Posts Tagged ‘IKEA’

Someone’s idea of economic development

The Oregonian continues to cover the opening this week of the IKEA store near the Portland airport. Sunday’s article looked at what we might see happen here based on what has occurred in the year since IKEA opened in West Sacramento. Here are a few revealing excerpts:

• Ikea not only has delivered a tidy sales tax boost to West Sacramento…it also has attracted several big-name retailers that have provided further construction and retail jobs. In addition, the store has drawn shoppers from as far as Redding, Calif., and Reno — overnighters staying in local hotels and dining at restaurants serving dishes other than the store’s gravy-soaked meatballs.
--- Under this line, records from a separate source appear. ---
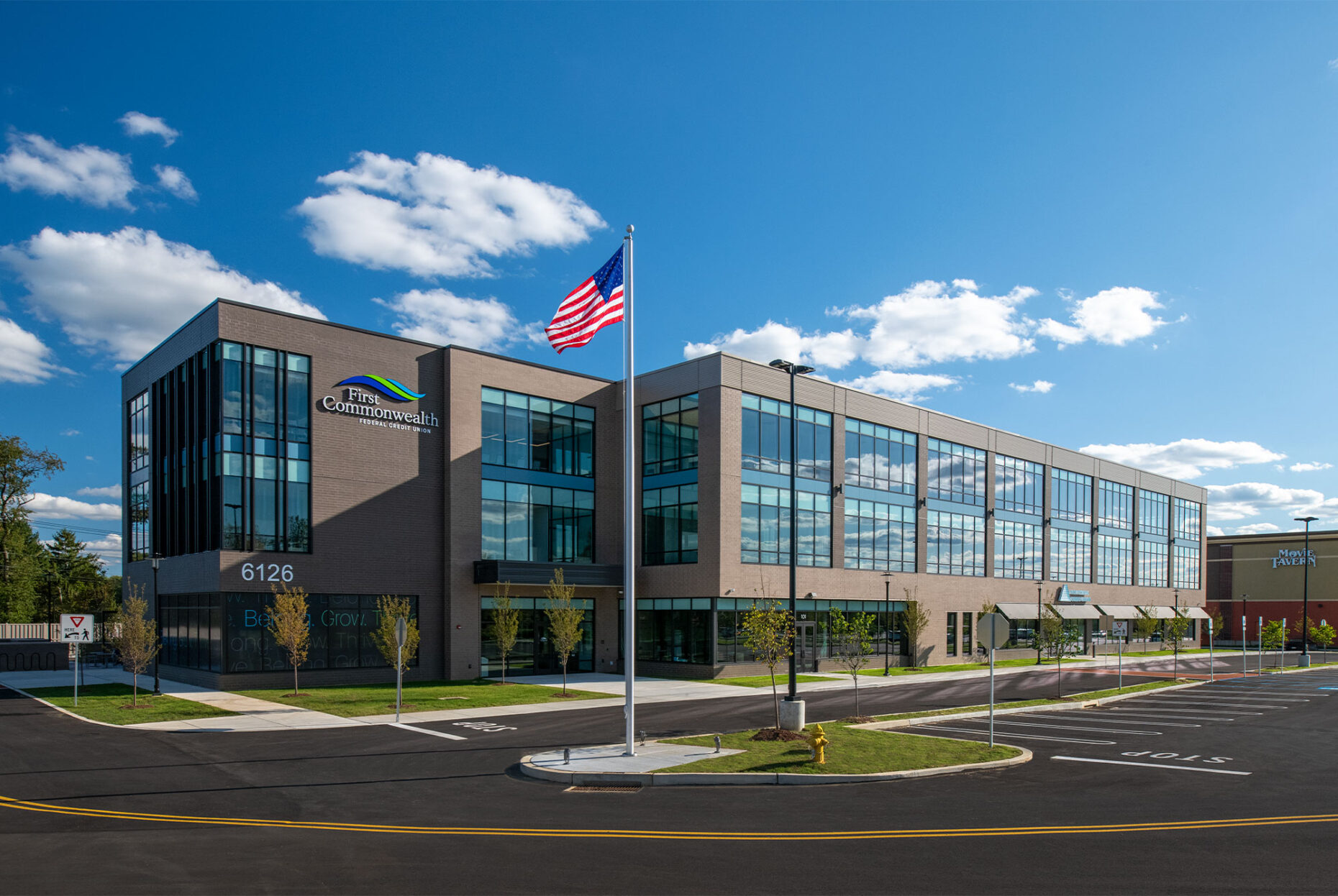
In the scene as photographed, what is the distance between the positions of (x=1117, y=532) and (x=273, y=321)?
210 ft

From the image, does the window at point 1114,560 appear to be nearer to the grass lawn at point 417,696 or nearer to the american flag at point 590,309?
the grass lawn at point 417,696

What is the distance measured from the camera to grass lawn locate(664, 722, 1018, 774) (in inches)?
688

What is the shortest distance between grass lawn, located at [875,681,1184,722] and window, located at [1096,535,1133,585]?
30.6 metres

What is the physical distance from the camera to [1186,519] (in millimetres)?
83500

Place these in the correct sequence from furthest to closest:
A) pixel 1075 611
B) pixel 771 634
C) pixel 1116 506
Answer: pixel 1116 506
pixel 1075 611
pixel 771 634

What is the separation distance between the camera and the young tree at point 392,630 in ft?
109

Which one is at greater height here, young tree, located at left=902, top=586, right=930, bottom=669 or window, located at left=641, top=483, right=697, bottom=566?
window, located at left=641, top=483, right=697, bottom=566

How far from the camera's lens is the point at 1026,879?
1046 cm

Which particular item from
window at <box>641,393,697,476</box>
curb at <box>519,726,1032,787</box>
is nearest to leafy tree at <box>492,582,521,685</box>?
window at <box>641,393,697,476</box>

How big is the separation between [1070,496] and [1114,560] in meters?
8.72

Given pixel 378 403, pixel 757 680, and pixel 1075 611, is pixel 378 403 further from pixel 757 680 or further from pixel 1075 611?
pixel 1075 611

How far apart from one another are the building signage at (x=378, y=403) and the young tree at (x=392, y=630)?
713 cm

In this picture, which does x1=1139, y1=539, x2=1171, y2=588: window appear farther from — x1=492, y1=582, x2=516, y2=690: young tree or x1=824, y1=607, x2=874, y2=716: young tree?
x1=492, y1=582, x2=516, y2=690: young tree

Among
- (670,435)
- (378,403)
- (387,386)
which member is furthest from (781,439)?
(378,403)
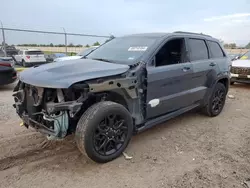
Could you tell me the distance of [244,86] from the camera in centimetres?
911

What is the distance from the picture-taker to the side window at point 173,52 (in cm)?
389

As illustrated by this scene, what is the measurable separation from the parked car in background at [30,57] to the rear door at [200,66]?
14449 millimetres

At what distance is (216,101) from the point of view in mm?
5051

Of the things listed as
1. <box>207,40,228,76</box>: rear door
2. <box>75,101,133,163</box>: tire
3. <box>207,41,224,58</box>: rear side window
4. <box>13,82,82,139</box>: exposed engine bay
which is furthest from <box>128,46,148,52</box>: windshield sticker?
<box>207,41,224,58</box>: rear side window

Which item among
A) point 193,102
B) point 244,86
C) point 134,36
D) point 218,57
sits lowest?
point 244,86

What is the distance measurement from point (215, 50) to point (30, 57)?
14445 millimetres

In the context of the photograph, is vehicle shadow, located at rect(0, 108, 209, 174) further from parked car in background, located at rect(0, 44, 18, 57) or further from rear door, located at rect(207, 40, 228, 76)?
parked car in background, located at rect(0, 44, 18, 57)

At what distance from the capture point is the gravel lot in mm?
2701

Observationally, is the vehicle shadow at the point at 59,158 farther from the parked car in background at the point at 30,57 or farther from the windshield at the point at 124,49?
the parked car in background at the point at 30,57

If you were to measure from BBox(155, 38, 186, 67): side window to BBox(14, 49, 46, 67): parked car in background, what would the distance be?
47.4ft

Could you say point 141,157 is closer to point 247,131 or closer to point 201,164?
point 201,164

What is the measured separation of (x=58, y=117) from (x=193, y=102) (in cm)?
269

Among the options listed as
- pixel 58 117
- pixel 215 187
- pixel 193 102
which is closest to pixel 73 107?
pixel 58 117

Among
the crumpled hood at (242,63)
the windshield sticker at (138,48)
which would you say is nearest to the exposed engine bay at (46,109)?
the windshield sticker at (138,48)
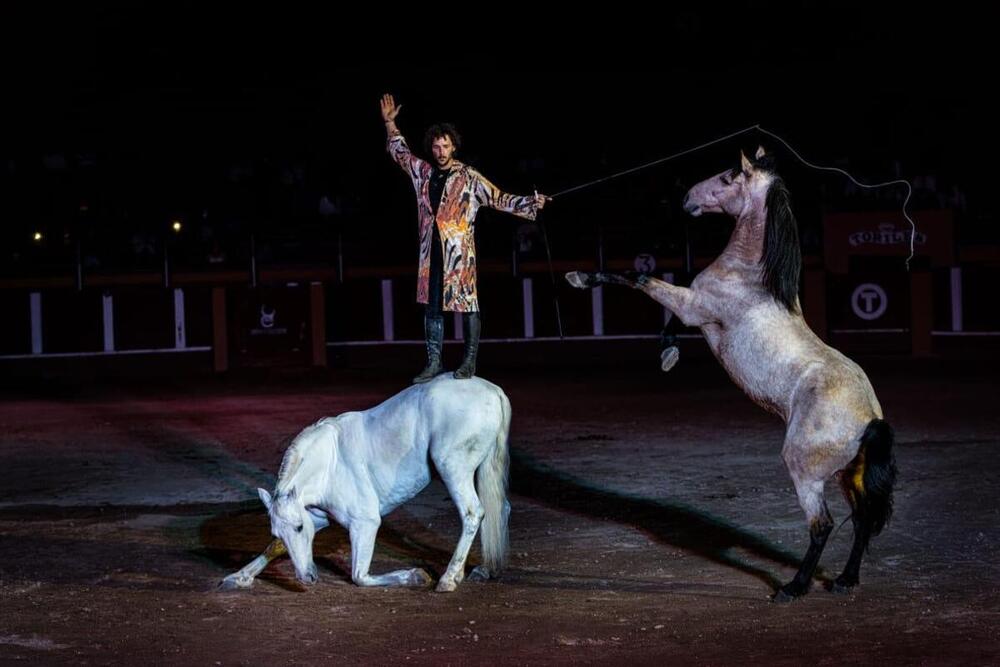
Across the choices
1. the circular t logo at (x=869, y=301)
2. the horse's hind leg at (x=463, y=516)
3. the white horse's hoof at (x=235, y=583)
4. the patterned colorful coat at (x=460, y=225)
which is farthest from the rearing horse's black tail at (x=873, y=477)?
the circular t logo at (x=869, y=301)

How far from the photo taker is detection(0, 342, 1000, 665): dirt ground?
5.57 metres

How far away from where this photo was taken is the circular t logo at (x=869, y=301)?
21.9 m

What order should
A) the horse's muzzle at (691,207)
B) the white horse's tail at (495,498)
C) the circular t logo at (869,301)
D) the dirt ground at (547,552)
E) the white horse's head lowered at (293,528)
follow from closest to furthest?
the dirt ground at (547,552) → the white horse's head lowered at (293,528) → the white horse's tail at (495,498) → the horse's muzzle at (691,207) → the circular t logo at (869,301)

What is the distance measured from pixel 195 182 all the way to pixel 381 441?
19286mm

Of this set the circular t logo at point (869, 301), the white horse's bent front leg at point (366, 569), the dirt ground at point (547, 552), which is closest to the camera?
the dirt ground at point (547, 552)

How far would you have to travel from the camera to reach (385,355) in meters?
23.6

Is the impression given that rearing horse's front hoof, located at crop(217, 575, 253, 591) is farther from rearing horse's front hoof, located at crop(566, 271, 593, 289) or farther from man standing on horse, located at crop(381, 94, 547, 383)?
rearing horse's front hoof, located at crop(566, 271, 593, 289)

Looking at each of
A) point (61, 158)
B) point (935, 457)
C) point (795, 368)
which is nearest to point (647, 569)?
point (795, 368)

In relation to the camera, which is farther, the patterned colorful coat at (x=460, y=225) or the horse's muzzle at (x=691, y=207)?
the horse's muzzle at (x=691, y=207)

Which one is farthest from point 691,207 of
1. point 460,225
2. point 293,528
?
point 293,528

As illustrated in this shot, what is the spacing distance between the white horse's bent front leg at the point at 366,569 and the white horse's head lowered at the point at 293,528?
0.24 metres

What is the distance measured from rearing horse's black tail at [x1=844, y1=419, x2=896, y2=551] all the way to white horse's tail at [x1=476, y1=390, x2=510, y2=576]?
1.80 metres

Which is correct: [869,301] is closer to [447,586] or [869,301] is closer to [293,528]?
[447,586]

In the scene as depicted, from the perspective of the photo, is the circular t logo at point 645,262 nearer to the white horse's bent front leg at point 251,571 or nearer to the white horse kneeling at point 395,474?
the white horse kneeling at point 395,474
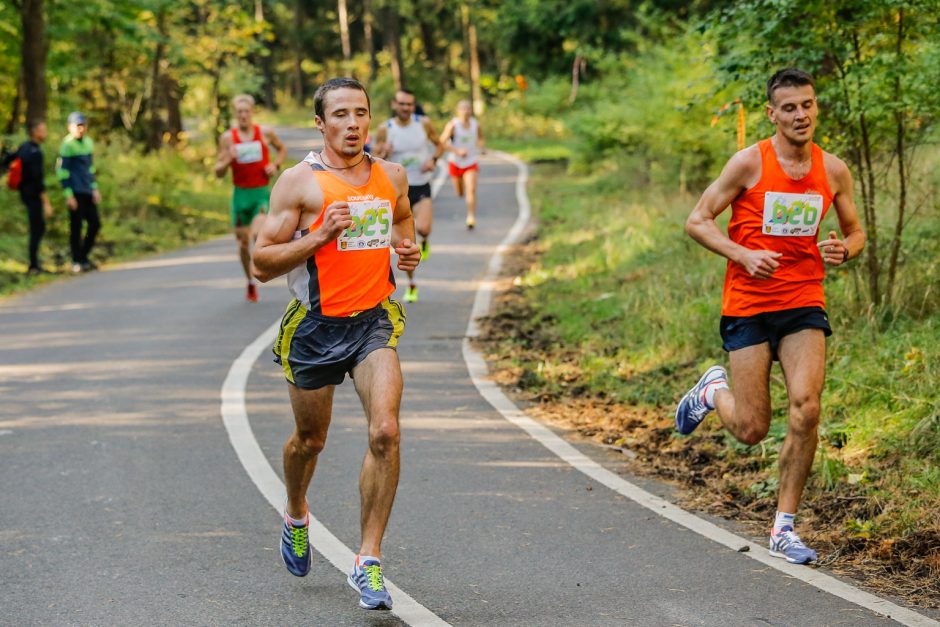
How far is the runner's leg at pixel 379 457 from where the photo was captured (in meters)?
5.32

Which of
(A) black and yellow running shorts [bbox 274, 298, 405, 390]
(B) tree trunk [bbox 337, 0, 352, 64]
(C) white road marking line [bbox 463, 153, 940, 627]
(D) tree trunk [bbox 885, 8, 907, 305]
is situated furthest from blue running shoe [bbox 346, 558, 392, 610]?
(B) tree trunk [bbox 337, 0, 352, 64]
• Within the first year, West Sacramento received $1 million in sales-tax revenue from the store, amounting to 7 percent of the city’s overall sales-tax proceeds, said Kay Fenrich, chief executive of the West Sacramento Chamber of Commerce. The figure does not take into account revenue from stores that have since flocked to be near Ikea. “Before Ikea, we had no retail,” Fenrich said. “You had to cross the bridge for furniture, sheets, a dress, anything. Once Ikea made their announcement about opening here, the other big-boxes couldn’t scramble here fast enough.”

• Ikea cites Target and Wal-Mart as competitors, but retail experts say independent discount furniture stores could at least briefly say goodbye to as much as 25 percent of the customer traffic, said George Whalin, a San Diego retail consultant who grew up in Sacramento and followed Ikea’s opening there. “Ikea impacts everybody who serves consumers who want inexpensive furniture,” Whalin said. “There’s not anybody that’s immune.”

• “They’re killing us,” said Haide Critcher, who, with her husband, opened Big Al’s Furniture in the 1960s. The large warehouse store in Sacramento, like Ikea, offers affordable furniture that sometimes comes boxed for customers to assemble.

• “Ikea put West Sacramento on the map,” said Diane Richards, West Sacramento’s economic development coordinator. “Everyone thinks you’re so much more fun and exciting.”

These observations and quotes are revealing in many ways. First, they underscore why municipalities, especially in states with sales taxes, like big boxes — they generate more sales tax receipts. From the first big box, then from the subsequent big boxes that follow magnets like IKEA. But the question is at whose expense? If people are traveling from Reno and Redding, they are not spending their money in those communities and those cities lose tax revenue as a result. Oregon does not have a sales tax, but IKEA will surely pull in shoppers from the region’s smaller communities whose business base will suffer as a result.

Second, what happens to West Sacramento tax receipts when Reno and Redding (or some other nearby city) gains an IKEA or some similar trendy big box to stay competitive in the retail arms race, as they most certainly will?

Third, even though national big box retailers tend to see other national big boxes as their competitors, it’s the independent locally owned stores that take the brunt of the competitive hit, such as Big Al’s in nearby Sacramento. Cities across Americas now share a soul-killing homogeneity as their retail landscapes are littered with the same chains. Meanwhile, the big boxes fight it out over who can extract a larger share of local incomes (and ship it off to who knows where).

Fourth, what does it say about our society when the arrival of a retailer is seen as putting a community “on the map” and making it “much more fun and exciting”? Public officials in towns across America still equate suburban strip-mall retail development with economic development and, in the case of West Sacramento, raising a town’s self-esteem. I can only shake my head.